I'm guessing you used the carb cleaner to see if the engine would try to fire on that to rule out not getting any fuel?


----------



## javelina1 (Mar 23, 2008)

jdg said:


> Make sure you've actually got spark in the first place. Pull a plug out, leave the wire hooked up, place the tip near something metal so you get a good ground and crank it over to see if you've actually got spark.
> I'm guessing you used the carb cleaner to see if the engine would try to fire on that to rule out not getting any fuel?


I'll try spraying some carb cleaner in the inlet first, to see if it fire with that. Though I do smell fuel when I've pump the accelerator.

I'll disconnect the fuel pump fuse, motor it over a couple times, and then pull a plug to check for spark. 

I'll post back with results. 

TIA,

-Jav


----------



## javelina1 (Mar 23, 2008)

All fixed! 

I popped the distributor cap and notice the rotor was spinning freely. The retaining screw had come completely off, and was flailing around inside the cap. I went ahead and bought a new cap and rotor, and the car fired right up.

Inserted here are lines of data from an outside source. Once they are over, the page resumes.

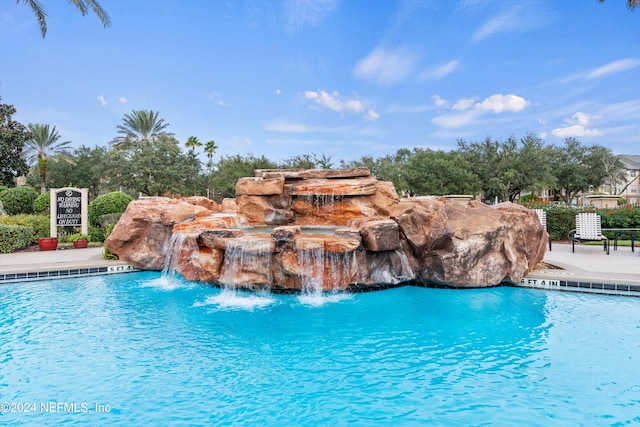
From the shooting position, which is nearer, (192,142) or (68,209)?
(68,209)

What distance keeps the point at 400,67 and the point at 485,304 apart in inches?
594

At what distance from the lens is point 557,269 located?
9.89 m

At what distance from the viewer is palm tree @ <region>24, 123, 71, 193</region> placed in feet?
107

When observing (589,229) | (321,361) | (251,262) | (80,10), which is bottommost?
(321,361)

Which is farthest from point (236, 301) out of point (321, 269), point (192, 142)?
point (192, 142)

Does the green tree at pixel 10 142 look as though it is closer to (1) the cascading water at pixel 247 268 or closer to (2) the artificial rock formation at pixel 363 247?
(2) the artificial rock formation at pixel 363 247

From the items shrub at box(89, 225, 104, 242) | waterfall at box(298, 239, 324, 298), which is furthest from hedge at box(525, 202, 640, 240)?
shrub at box(89, 225, 104, 242)

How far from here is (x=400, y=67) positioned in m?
19.3

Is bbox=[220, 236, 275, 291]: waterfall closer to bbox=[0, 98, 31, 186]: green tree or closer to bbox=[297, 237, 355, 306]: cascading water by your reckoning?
bbox=[297, 237, 355, 306]: cascading water

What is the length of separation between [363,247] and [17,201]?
71.1 feet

the cool thing is, I also found the vacuum line of where to connect the EGR to the EGRC-BPT. So that should solve the endless P0400 codes. Fingers crossed.

any rate, wanted to post up the results in case someone down the road decides to do a search for similar issues. All part of adding to the knowledge base.

Thanks group!

-Jav


----------



## jdg (Aug 27, 2009)

javelina1 said:


> I popped the distributor cap and notice the rotor was spinning freely. The retaining screw had come completely off, and was flailing around inside the cap. I went ahead and bought a new cap and rotor, and the car fired right up.


Seems like that screw falling out is a common thing. It's happened to me twice, 1st time left me stranded (didn't know what happened), 2nd time...left me stranded (screw basically disintegrated inside there).
Make sure you put some _lock-tite_ or something similar on it.


----------



## javelina1 (Mar 23, 2008)

jdg said:


> Seems like that screw falling out is a common thing. It's happened to me twice, 1st time left me stranded (didn't know what happened), 2nd time...left me stranded (screw basically disintegrated inside there).
> Make sure you put some _lock-tite_ or something similar on it.


excellent suggestion. I'll make a point of adding some blue loctite. 

TIA

-Jav


----------